Well, I don't know how to find more information about this. I understood what the title says but I haven't managed to get the rule to build a sentence in this way. Can you explain me further?

  • 2
    This construction is not a sentence. It's an abbreviation of "Trump is to meet ..." -- it's employed only in situations like headlines and captions, to save space. – StoneyB on hiatus Mar 2 '18 at 21:50
  • 1
    Look up headlinese. We get many questions here about the way that headlines are written. – stangdon Mar 2 '18 at 22:04
  • The comments are fine, except when using the copula it's not a journalistic shortcut: "The Pope is to be anointed this Friday" (meaning the Pope will be anointed this Friday), "This passage is to be understood as a condemnation of illiteracy" (meaning the passage is intended to be a condemnation of illiteracy), etc. – Robusto Mar 2 '18 at 23:30

Titles, especially in journalism, aim to immediately draw in readers. Journalists have to be quick and efficient.
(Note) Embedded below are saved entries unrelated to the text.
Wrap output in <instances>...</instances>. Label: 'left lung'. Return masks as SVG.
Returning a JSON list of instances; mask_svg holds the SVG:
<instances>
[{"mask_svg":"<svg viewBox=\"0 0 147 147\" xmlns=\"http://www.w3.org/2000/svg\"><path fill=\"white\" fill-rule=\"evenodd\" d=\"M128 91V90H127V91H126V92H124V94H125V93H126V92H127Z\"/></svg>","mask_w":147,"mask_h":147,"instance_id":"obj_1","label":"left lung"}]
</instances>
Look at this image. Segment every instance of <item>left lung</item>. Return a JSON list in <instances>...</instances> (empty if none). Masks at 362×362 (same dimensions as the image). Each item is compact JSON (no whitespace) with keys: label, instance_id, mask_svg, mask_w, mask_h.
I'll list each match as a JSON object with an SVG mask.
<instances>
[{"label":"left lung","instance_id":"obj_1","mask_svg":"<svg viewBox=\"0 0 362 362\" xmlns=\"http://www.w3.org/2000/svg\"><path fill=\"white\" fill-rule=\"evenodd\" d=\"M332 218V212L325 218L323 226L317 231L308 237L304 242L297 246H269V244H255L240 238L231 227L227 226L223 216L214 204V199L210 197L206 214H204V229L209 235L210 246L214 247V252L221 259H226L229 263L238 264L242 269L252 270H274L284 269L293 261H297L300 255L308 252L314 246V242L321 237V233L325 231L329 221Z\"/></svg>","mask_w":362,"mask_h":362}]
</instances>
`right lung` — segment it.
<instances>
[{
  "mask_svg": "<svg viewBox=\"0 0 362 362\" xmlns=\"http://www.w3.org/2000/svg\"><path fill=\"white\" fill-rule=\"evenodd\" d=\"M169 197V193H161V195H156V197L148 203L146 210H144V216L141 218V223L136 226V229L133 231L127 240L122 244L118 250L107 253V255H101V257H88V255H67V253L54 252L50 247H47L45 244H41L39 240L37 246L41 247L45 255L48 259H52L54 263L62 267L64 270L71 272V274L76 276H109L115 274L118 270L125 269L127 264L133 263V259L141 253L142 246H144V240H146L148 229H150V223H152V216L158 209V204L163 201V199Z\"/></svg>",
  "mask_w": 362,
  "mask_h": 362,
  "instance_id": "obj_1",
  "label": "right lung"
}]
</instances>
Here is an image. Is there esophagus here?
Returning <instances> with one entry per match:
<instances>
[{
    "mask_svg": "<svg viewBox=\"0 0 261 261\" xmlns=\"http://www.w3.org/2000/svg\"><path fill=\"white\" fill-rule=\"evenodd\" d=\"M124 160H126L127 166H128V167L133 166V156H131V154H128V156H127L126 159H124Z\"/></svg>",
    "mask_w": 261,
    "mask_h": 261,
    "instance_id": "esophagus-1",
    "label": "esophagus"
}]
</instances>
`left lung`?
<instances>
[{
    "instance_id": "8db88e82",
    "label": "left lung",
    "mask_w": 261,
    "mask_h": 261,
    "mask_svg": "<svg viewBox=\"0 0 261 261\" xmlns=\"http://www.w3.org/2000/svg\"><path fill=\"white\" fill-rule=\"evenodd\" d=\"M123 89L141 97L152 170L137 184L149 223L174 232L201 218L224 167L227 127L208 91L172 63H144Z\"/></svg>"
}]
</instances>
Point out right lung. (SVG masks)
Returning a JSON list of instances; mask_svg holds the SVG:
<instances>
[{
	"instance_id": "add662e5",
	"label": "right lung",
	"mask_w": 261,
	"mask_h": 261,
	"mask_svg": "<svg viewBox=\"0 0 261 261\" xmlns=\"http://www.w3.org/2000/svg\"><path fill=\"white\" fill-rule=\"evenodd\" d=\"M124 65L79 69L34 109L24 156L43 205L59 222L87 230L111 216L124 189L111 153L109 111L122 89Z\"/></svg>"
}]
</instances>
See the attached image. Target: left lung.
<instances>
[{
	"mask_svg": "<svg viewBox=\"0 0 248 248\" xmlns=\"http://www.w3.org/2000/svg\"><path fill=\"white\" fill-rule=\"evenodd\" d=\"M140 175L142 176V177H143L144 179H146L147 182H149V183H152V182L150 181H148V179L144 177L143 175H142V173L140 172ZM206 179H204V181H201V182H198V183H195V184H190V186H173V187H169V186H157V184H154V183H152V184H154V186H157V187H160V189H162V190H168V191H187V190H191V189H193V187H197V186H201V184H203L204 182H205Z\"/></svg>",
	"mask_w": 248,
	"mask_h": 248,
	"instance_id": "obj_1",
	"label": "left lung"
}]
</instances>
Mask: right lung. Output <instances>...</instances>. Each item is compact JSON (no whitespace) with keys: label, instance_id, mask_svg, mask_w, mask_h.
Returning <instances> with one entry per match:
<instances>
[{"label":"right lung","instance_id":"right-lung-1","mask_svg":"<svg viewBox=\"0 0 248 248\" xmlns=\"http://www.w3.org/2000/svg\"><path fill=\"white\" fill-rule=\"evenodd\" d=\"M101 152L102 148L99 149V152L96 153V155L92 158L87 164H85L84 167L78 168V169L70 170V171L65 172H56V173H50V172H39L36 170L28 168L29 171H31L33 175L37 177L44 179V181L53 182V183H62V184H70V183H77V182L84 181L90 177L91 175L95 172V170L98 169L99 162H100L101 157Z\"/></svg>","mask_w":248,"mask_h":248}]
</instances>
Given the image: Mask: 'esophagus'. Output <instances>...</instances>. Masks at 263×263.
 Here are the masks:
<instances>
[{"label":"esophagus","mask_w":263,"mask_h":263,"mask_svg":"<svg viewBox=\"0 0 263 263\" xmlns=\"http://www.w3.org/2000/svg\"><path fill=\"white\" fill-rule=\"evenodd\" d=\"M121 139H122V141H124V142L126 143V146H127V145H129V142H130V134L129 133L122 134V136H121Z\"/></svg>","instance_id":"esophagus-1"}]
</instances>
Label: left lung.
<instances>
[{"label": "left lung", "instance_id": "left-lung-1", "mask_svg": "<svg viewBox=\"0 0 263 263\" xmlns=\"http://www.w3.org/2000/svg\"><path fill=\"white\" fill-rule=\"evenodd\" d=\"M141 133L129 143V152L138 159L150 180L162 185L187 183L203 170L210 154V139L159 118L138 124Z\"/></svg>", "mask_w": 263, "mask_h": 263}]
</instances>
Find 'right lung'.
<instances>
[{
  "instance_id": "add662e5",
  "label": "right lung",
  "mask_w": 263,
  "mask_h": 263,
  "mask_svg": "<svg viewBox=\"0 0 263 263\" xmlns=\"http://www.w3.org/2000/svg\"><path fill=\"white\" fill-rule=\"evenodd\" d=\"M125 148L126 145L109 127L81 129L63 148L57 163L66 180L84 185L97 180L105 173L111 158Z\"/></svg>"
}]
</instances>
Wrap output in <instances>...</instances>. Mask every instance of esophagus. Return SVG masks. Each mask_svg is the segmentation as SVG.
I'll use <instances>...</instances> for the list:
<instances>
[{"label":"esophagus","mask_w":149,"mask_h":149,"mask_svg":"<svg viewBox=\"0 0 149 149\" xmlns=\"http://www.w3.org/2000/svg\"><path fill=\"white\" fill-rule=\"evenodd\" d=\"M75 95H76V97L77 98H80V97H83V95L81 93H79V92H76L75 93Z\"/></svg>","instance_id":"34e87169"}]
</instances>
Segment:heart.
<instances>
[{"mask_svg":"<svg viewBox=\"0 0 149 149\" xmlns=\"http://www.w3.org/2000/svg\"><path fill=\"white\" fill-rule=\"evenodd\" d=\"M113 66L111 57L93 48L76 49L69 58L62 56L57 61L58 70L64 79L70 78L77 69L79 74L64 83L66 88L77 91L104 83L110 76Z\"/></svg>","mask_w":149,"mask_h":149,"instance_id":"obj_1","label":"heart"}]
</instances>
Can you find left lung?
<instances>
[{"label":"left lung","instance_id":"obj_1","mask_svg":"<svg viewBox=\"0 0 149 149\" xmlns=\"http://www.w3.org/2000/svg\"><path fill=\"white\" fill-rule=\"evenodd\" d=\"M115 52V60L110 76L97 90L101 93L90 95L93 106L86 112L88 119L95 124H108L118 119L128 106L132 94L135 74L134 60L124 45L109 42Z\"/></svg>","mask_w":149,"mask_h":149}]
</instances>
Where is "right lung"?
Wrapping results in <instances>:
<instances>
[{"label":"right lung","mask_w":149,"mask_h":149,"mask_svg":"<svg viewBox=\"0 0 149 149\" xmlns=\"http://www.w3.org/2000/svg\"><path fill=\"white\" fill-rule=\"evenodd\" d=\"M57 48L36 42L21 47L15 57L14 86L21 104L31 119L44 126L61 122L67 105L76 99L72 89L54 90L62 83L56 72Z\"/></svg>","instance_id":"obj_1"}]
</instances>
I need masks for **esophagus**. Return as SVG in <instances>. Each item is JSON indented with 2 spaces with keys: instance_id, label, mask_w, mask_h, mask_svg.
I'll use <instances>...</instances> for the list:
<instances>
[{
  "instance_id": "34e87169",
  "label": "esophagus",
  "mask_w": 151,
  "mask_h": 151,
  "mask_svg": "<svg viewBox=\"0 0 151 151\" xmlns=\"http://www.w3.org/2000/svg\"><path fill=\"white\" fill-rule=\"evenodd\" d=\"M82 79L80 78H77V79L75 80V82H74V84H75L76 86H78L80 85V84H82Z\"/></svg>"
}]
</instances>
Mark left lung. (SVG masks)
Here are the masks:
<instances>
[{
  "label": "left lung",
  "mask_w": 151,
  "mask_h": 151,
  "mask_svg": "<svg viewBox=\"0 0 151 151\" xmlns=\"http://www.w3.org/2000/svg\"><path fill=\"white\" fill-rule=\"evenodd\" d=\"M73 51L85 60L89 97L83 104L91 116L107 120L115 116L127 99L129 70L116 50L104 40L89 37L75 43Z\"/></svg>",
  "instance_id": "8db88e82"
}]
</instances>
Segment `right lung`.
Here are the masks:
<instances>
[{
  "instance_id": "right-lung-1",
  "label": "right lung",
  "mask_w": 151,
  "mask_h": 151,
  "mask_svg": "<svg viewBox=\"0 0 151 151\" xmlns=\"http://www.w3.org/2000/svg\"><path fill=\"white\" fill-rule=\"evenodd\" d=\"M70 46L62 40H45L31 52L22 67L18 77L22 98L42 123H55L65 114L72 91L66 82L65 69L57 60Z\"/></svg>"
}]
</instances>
Instead of saying "Trump plans to meet with the game industry in order to discuss gun violence next week," journalists try to stick to a condensed version of the sentence, one that still makes sense and gets the point across.

From a grammatical point of view, please consider this definition provided by Google:

["to" may be used] in various phrases indicating how something is related to something else (often followed by a noun without a determiner). "made to order"

Compared to other languages, such as French, English is rather lenient in many respects. As you can see above, this is a similar situation to the Trump example.

The best reasoning for this is the attention-grabbing nature of journalism.